### [抜粋]
================
### ML Workflowの構築
StepFunctionsを利用したワークフローの構築を行います。

In [None]:
import sys
!{sys.executable} -m pip install --upgrade pip
!{sys.executable} -m pip install -qU awscli boto3 "sagemaker==2.16.1"
!git clone https://github.com/aws/aws-step-functions-data-science-sdk-python.git
%cd aws-step-functions-data-science-sdk-python
!pip install .
%cd ~/SageMaker
!{sys.executable} -m pip show sagemaker stepfunctions

In [None]:
import io
import logging
import os
import random
import time
import uuid

import boto3
import stepfunctions
from stepfunctions import steps
from stepfunctions.inputs import ExecutionInput
from stepfunctions.steps import (
    Chain,
    ChoiceRule,
    ModelStep,
    ProcessingStep,
    TrainingStep,
    TransformStep,
)
================
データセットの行
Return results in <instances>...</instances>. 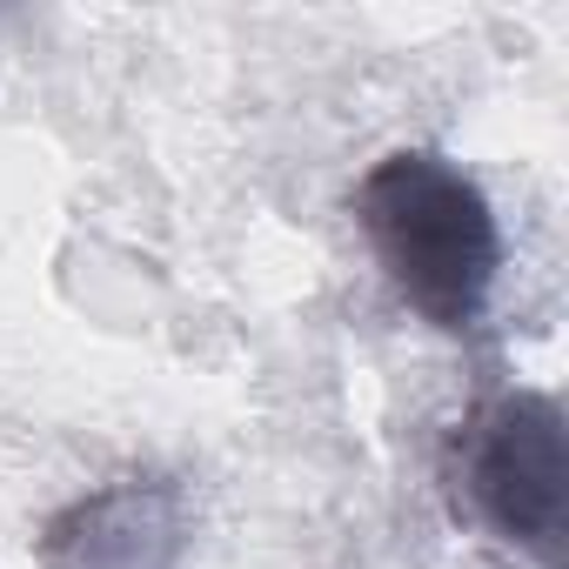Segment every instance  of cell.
I'll use <instances>...</instances> for the list:
<instances>
[{"label":"cell","instance_id":"3957f363","mask_svg":"<svg viewBox=\"0 0 569 569\" xmlns=\"http://www.w3.org/2000/svg\"><path fill=\"white\" fill-rule=\"evenodd\" d=\"M194 522L168 476H114L41 522V569H188Z\"/></svg>","mask_w":569,"mask_h":569},{"label":"cell","instance_id":"7a4b0ae2","mask_svg":"<svg viewBox=\"0 0 569 569\" xmlns=\"http://www.w3.org/2000/svg\"><path fill=\"white\" fill-rule=\"evenodd\" d=\"M442 489L469 529L529 569L569 562V416L549 389L482 396L442 449Z\"/></svg>","mask_w":569,"mask_h":569},{"label":"cell","instance_id":"6da1fadb","mask_svg":"<svg viewBox=\"0 0 569 569\" xmlns=\"http://www.w3.org/2000/svg\"><path fill=\"white\" fill-rule=\"evenodd\" d=\"M349 214L416 322L456 342L489 322L502 281V228L462 161L436 148H396L356 181Z\"/></svg>","mask_w":569,"mask_h":569}]
</instances>
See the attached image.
================
### [課題一覧]
[A] ワークフロー構築の抜粋で、インストールするsagemakerのバージョンは何ですか。
[B] ワークフロー構築の抜粋を、最後に示された行の後から書き継いでください。
データセットの行はこの作業には関係しません。

### [回答]
[A] 2.16.1です。

[B]
from stepfunctions.template import TrainingPipeline
from stepfunctions.template.utils import replace_parameters_with_jsonpath
from stepfunctions.workflow import Workflow

import sagemaker
from sagemaker import get_execution_role
from sagemaker.amazon.amazon_estimator import get_image_uri
from sagemaker.processing import ScriptProcessor, ProcessingInput, ProcessingOutput
from sagemaker.s3 import S3Uploader

# SageMaker Session
sagemaker_session = sagemaker.Session()
region = sagemaker_session.boto_region_name

# SageMaker Execution Role
# You can use sagemaker.get_execution_role() if running inside sagemaker's notebook instance
role = get_execution_role()
sess = sagemaker.Session()
sagemaker.__version__

次に、SageMakerからStepFunctionsを利用するためのRoleを作成します。

### StepFunction中で利用するRoleの作成
step functionは他のAWSサービスを実行するためのIAM Roleを要求します。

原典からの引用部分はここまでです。